How Do you Deal with A Narcissist in the Legal Battleground?
When you move forward with divorcing a narcissist or seeking protective child custody modifications against a narcissist, having knowledgeable, experienced legal counsel is crucial to successfully navigating a difficult legal landscape. Make sure your legal counsel is experienced in both, high conflict litigation and in dealing with a narcissist. An experienced family law attorney will come to the litigation process prepared with strategies to combat the likely tactics that a narcissist will use through the legal process to try to delay, divert and frustrate the efforts you are making to protect yourself. Documentation of the narcissist’s behaviors is a key success strategy! Maintaining records of financial documents, communications, and instances of manipulative behavior toward you and the children will be crucial to proving what you are claiming. As you prepare information and documentation for your family law attorney focus on facts, not emotional responses. Your lawyer needs facts from you to best represent you. Finally, mentally prepare yourself for delays in the process. Often one of the most successful tactics narcissists employ is prolonging and frustrating the process. There are some legitimate and reasonable-appearing methods that they can accomplish this. The legal system prioritizes the best interests of the children. By focusing on being stable and providing the best, loving, nurturing environment for the children, you can strengthen your position in custody negotiations and outcomes.

--- DATA ---

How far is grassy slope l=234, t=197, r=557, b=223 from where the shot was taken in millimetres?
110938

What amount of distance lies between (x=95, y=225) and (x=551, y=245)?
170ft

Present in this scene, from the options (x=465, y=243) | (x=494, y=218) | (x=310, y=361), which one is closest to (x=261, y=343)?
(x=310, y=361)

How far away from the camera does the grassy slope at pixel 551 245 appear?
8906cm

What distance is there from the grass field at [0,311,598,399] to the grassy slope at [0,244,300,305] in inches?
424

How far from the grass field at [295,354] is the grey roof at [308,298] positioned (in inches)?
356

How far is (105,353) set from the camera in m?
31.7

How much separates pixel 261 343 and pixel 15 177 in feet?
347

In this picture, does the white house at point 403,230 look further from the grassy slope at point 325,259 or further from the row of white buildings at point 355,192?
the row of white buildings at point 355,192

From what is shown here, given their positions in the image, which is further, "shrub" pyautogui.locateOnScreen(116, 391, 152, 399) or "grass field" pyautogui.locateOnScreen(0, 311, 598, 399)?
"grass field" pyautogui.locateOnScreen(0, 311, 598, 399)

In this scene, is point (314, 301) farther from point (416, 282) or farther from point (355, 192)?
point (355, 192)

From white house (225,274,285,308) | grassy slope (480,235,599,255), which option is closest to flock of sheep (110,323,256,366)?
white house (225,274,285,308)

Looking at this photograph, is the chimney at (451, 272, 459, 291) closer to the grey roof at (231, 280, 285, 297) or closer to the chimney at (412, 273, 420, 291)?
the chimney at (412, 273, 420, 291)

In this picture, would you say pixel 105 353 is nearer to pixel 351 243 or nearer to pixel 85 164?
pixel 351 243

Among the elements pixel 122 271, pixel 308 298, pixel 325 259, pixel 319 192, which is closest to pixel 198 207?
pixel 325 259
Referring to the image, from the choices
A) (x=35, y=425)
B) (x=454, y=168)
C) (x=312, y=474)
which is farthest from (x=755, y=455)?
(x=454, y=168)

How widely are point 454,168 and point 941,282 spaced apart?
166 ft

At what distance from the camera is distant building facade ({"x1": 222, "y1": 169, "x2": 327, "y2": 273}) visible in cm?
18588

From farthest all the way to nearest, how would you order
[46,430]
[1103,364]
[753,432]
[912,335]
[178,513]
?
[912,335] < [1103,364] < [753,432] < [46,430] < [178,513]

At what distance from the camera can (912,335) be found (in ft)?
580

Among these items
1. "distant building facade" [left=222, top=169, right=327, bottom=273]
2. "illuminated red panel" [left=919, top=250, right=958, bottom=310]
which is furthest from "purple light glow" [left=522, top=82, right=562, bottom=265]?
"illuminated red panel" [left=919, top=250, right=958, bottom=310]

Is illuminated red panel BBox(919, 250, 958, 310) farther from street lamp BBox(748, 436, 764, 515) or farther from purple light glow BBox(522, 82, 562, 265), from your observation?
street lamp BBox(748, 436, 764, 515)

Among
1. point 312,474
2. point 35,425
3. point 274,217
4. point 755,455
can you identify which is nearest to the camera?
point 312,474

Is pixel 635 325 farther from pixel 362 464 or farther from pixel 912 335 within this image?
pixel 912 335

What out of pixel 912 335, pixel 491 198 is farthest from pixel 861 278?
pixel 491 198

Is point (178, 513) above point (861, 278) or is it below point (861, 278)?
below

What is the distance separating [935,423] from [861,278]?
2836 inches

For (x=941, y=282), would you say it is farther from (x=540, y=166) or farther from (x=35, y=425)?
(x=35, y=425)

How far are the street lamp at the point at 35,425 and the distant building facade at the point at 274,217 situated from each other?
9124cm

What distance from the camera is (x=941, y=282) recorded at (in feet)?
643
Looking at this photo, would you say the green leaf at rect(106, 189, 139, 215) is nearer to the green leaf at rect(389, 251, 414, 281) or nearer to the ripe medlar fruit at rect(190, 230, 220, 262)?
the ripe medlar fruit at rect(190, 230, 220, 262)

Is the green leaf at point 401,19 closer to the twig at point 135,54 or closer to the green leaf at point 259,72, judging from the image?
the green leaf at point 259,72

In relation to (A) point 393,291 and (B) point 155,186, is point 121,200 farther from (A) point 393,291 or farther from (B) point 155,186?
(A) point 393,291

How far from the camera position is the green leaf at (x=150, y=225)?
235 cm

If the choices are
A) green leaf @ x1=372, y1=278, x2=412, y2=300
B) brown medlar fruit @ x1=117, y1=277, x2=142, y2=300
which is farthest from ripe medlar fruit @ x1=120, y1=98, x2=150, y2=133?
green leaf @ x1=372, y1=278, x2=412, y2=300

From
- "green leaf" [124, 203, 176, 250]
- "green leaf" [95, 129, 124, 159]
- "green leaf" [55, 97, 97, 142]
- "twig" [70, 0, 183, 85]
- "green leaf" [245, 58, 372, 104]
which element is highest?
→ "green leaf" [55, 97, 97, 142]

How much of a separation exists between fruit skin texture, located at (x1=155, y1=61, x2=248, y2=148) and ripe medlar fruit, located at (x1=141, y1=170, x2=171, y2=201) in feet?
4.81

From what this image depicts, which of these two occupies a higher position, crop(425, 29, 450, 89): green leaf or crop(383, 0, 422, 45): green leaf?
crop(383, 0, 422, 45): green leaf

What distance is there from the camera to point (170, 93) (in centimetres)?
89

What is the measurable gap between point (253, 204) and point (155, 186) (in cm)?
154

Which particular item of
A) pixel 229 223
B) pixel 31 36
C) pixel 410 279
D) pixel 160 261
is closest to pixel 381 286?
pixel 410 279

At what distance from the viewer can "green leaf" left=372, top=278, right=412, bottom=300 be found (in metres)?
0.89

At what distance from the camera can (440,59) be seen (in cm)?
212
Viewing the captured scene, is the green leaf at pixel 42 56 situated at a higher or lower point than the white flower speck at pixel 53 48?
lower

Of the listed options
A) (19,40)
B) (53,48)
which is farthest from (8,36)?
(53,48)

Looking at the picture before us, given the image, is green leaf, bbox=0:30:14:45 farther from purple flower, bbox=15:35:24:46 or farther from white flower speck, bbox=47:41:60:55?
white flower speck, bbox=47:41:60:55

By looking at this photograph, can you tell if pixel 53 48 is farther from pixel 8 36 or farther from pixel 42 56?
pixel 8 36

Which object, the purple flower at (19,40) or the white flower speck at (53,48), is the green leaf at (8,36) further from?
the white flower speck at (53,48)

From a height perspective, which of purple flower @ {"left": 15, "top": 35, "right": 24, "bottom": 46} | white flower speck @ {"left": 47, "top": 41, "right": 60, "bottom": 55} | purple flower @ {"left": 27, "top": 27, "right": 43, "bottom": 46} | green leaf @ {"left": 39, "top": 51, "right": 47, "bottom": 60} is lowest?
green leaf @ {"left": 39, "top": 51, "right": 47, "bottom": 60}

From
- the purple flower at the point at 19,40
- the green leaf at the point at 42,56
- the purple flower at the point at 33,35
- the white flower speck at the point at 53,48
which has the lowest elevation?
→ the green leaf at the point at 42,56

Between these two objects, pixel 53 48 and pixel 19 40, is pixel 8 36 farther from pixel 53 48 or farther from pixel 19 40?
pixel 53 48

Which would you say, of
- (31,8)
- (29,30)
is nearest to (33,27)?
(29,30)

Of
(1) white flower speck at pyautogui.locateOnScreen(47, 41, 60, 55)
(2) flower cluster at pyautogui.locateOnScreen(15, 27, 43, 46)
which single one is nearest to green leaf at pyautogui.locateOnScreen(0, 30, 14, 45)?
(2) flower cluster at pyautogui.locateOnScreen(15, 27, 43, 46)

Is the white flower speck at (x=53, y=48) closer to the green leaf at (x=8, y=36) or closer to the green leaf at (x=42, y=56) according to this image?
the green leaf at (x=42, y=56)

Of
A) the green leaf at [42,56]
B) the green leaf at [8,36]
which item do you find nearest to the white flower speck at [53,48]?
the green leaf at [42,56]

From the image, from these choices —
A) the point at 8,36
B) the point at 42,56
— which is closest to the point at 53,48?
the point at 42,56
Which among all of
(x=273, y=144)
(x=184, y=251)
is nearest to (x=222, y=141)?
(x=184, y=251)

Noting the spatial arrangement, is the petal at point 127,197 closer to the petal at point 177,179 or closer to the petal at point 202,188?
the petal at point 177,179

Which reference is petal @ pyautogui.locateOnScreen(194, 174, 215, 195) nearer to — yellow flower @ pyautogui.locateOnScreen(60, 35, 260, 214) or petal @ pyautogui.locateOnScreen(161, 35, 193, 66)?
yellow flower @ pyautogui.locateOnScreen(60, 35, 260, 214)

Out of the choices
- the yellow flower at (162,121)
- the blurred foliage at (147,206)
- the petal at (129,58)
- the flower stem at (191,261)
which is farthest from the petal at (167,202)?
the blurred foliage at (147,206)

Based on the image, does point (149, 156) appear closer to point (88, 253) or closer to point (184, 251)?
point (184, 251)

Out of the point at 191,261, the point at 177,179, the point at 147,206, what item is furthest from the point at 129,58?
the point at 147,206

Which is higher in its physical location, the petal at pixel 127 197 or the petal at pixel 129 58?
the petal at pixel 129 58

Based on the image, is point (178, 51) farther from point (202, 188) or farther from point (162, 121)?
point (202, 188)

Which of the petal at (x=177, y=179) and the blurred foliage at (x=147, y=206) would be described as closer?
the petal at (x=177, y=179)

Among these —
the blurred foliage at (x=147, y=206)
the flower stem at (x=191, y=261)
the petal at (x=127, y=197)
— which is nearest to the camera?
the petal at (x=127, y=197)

--- THE TASKS ---
a – In the text about facing a narcissist in court, what does the legal system prioritize?
b – Reproduce the listing word for word, starting at the line that contains "Which of the petal" and ending at the last line of the listing, with both ends included.

--- EXERCISE RESPONSES ---
a – The best interests of the children.

b –
Which of the petal at (x=177, y=179) and the blurred foliage at (x=147, y=206) would be described as closer?
the petal at (x=177, y=179)

Among these —
the blurred foliage at (x=147, y=206)
the flower stem at (x=191, y=261)
the petal at (x=127, y=197)
— which is nearest to the camera?
the petal at (x=127, y=197)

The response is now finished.